*YOUR OBJECTIVE*. Rewrite each of the records below, replacing "legend" with "key" and leaving everything else unchanged.
★ ★ ★
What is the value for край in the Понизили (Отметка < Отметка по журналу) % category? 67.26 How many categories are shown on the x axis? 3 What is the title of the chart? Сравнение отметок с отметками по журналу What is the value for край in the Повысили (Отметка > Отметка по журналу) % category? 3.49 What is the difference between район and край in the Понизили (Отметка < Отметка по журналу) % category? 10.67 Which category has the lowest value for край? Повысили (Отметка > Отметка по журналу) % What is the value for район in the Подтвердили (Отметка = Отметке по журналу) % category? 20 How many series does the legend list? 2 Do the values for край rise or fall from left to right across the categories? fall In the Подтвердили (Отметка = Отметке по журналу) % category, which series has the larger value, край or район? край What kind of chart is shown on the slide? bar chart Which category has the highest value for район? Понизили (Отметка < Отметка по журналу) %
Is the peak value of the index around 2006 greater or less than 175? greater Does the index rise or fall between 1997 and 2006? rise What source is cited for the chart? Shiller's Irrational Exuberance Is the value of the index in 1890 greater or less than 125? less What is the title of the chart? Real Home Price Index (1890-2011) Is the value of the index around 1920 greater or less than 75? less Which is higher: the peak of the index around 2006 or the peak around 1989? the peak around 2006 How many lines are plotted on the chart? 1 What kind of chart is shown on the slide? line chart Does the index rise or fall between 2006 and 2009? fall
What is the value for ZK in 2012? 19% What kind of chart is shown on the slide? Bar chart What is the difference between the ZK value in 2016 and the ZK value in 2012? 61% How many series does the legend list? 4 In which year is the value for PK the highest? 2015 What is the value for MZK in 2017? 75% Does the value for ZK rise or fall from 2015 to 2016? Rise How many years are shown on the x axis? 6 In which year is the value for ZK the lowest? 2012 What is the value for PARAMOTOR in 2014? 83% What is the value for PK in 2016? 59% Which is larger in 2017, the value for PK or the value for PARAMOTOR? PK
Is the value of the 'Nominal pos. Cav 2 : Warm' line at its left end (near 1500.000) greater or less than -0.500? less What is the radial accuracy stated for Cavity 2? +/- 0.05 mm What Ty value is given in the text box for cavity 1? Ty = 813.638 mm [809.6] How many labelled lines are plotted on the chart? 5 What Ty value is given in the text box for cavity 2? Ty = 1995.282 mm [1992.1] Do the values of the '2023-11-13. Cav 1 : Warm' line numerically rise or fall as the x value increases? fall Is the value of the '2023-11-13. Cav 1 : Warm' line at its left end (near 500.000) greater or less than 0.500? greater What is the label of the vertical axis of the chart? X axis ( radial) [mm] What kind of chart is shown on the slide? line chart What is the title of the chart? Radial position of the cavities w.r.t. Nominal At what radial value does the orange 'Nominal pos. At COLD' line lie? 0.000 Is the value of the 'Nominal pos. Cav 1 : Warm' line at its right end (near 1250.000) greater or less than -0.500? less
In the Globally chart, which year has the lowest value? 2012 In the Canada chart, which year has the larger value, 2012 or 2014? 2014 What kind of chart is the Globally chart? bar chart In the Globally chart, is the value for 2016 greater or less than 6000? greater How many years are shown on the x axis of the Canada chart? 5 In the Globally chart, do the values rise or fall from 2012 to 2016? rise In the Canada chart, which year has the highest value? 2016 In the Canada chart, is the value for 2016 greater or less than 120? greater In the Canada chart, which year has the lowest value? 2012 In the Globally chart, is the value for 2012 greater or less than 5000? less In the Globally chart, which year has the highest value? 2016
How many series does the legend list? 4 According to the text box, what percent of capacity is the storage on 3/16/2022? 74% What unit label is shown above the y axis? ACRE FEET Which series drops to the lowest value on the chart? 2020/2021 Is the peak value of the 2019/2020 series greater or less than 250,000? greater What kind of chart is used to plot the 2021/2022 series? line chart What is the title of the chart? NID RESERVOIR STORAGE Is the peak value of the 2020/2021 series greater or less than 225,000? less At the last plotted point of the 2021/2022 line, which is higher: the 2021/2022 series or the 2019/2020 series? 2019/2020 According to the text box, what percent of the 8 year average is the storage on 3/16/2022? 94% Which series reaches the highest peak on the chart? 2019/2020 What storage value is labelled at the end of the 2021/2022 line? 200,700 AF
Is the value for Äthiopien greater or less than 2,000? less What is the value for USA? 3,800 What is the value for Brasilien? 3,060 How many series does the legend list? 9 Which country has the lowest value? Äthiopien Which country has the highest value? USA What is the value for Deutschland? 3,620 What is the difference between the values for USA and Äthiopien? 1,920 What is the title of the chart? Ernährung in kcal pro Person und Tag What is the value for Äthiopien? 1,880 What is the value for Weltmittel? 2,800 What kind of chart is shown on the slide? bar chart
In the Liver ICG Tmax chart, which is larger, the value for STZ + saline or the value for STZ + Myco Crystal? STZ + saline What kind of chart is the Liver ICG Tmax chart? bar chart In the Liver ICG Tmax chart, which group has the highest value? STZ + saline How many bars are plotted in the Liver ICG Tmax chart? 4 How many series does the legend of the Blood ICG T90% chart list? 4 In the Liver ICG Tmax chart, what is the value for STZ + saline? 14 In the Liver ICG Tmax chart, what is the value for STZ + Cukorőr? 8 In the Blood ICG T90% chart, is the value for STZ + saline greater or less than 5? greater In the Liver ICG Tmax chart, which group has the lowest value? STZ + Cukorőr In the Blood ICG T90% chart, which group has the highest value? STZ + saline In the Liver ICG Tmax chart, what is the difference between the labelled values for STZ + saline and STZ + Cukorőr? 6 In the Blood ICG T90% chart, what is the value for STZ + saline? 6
★ ★ ★
*ANSWER BELOW*.
What is the value for край in the Понизили (Отметка < Отметка по журналу) % category? 67.26 How many categories are shown on the x axis? 3 What is the title of the chart? Сравнение отметок с отметками по журналу What is the value for край in the Повысили (Отметка > Отметка по журналу) % category? 3.49 What is the difference between район and край in the Понизили (Отметка < Отметка по журналу) % category? 10.67 Which category has the lowest value for край? Повысили (Отметка > Отметка по журналу) % What is the value for район in the Подтвердили (Отметка = Отметке по журналу) % category? 20 How many series does the key list? 2 Do the values for край rise or fall from left to right across the categories? fall In the Подтвердили (Отметка = Отметке по журналу) % category, which series has the larger value, край or район? край What kind of chart is shown on the slide? bar chart Which category has the highest value for район? Понизили (Отметка < Отметка по журналу) %
Is the peak value of the index around 2006 greater or less than 175? greater Does the index rise or fall between 1997 and 2006? rise What source is cited for the chart? Shiller's Irrational Exuberance Is the value of the index in 1890 greater or less than 125? less What is the title of the chart? Real Home Price Index (1890-2011) Is the value of the index around 1920 greater or less than 75? less Which is higher: the peak of the index around 2006 or the peak around 1989? the peak around 2006 How many lines are plotted on the chart? 1 What kind of chart is shown on the slide? line chart Does the index rise or fall between 2006 and 2009? fall
What is the value for ZK in 2012? 19% What kind of chart is shown on the slide? Bar chart What is the difference between the ZK value in 2016 and the ZK value in 2012? 61% How many series does the key list? 4 In which year is the value for PK the highest? 2015 What is the value for MZK in 2017? 75% Does the value for ZK rise or fall from 2015 to 2016? Rise How many years are shown on the x axis? 6 In which year is the value for ZK the lowest? 2012 What is the value for PARAMOTOR in 2014? 83% What is the value for PK in 2016? 59% Which is larger in 2017, the value for PK or the value for PARAMOTOR? PK
Is the value of the 'Nominal pos. Cav 2 : Warm' line at its left end (near 1500.000) greater or less than -0.500? less What is the radial accuracy stated for Cavity 2? +/- 0.05 mm What Ty value is given in the text box for cavity 1? Ty = 813.638 mm [809.6] How many labelled lines are plotted on the chart? 5 What Ty value is given in the text box for cavity 2? Ty = 1995.282 mm [1992.1] Do the values of the '2023-11-13. Cav 1 : Warm' line numerically rise or fall as the x value increases? fall Is the value of the '2023-11-13. Cav 1 : Warm' line at its left end (near 500.000) greater or less than 0.500? greater What is the label of the vertical axis of the chart? X axis ( radial) [mm] What kind of chart is shown on the slide? line chart What is the title of the chart? Radial position of the cavities w.r.t. Nominal At what radial value does the orange 'Nominal pos. At COLD' line lie? 0.000 Is the value of the 'Nominal pos. Cav 1 : Warm' line at its right end (near 1250.000) greater or less than -0.500? less
In the Globally chart, which year has the lowest value? 2012 In the Canada chart, which year has the larger value, 2012 or 2014? 2014 What kind of chart is the Globally chart? bar chart In the Globally chart, is the value for 2016 greater or less than 6000? greater How many years are shown on the x axis of the Canada chart? 5 In the Globally chart, do the values rise or fall from 2012 to 2016? rise In the Canada chart, which year has the highest value? 2016 In the Canada chart, is the value for 2016 greater or less than 120? greater In the Canada chart, which year has the lowest value? 2012 In the Globally chart, is the value for 2012 greater or less than 5000? less In the Globally chart, which year has the highest value? 2016
How many series does the key list? 4 According to the text box, what percent of capacity is the storage on 3/16/2022? 74% What unit label is shown above the y axis? ACRE FEET Which series drops to the lowest value on the chart? 2020/2021 Is the peak value of the 2019/2020 series greater or less than 250,000? greater What kind of chart is used to plot the 2021/2022 series? line chart What is the title of the chart? NID RESERVOIR STORAGE Is the peak value of the 2020/2021 series greater or less than 225,000? less At the last plotted point of the 2021/2022 line, which is higher: the 2021/2022 series or the 2019/2020 series? 2019/2020 According to the text box, what percent of the 8 year average is the storage on 3/16/2022? 94% Which series reaches the highest peak on the chart? 2019/2020 What storage value is labelled at the end of the 2021/2022 line? 200,700 AF
Is the value for Äthiopien greater or less than 2,000? less What is the value for USA? 3,800 What is the value for Brasilien? 3,060 How many series does the key list? 9 Which country has the lowest value? Äthiopien Which country has the highest value? USA What is the value for Deutschland? 3,620 What is the difference between the values for USA and Äthiopien? 1,920 What is the title of the chart? Ernährung in kcal pro Person und Tag What is the value for Äthiopien? 1,880 What is the value for Weltmittel? 2,800 What kind of chart is shown on the slide? bar chart
In the Liver ICG Tmax chart, which is larger, the value for STZ + saline or the value for STZ + Myco Crystal? STZ + saline What kind of chart is the Liver ICG Tmax chart? bar chart In the Liver ICG Tmax chart, which group has the highest value? STZ + saline How many bars are plotted in the Liver ICG Tmax chart? 4 How many series does the key of the Blood ICG T90% chart list? 4 In the Liver ICG Tmax chart, what is the value for STZ + saline? 14 In the Liver ICG Tmax chart, what is the value for STZ + Cukorőr? 8 In the Blood ICG T90% chart, is the value for STZ + saline greater or less than 5? greater In the Liver ICG Tmax chart, which group has the lowest value? STZ + Cukorőr In the Blood ICG T90% chart, which group has the highest value? STZ + saline In the Liver ICG Tmax chart, what is the difference between the labelled values for STZ + saline and STZ + Cukorőr? 6 In the Blood ICG T90% chart, what is the value for STZ + saline? 6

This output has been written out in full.